Start of Data
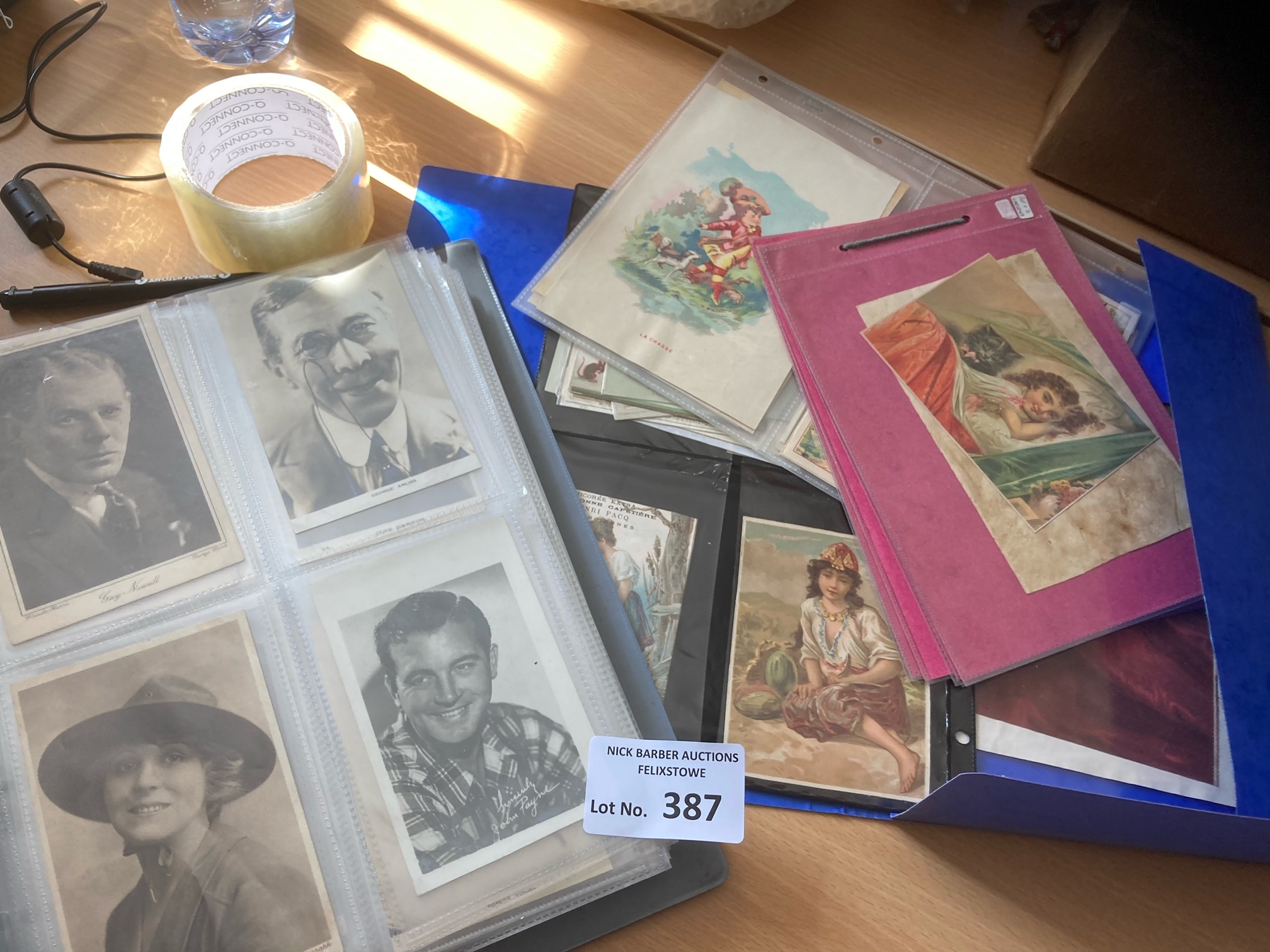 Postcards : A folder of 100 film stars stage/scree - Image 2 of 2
End of Data
Start of Data
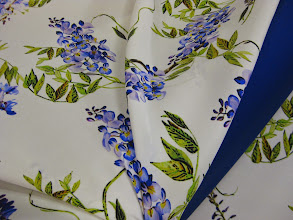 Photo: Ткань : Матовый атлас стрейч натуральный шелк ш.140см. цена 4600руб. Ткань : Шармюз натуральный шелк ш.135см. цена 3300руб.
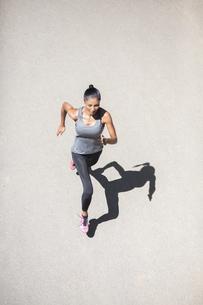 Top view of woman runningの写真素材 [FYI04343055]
End of Data
** What you will do **
Output exactly the lines above that lie between the line with "Photo: Ткань : Матовый" and the line with "Top view of woman runningの写真素材 [FYI04343055]", those two lines included, and no pictures.

** Reply **
 Photo: Ткань : Матовый атлас стрейч натуральный шелк ш.140см. цена 4600руб. Ткань : Шармюз натуральный шелк ш.135см. цена 3300руб.
 Top view of woman runningの写真素材 [FYI04343055]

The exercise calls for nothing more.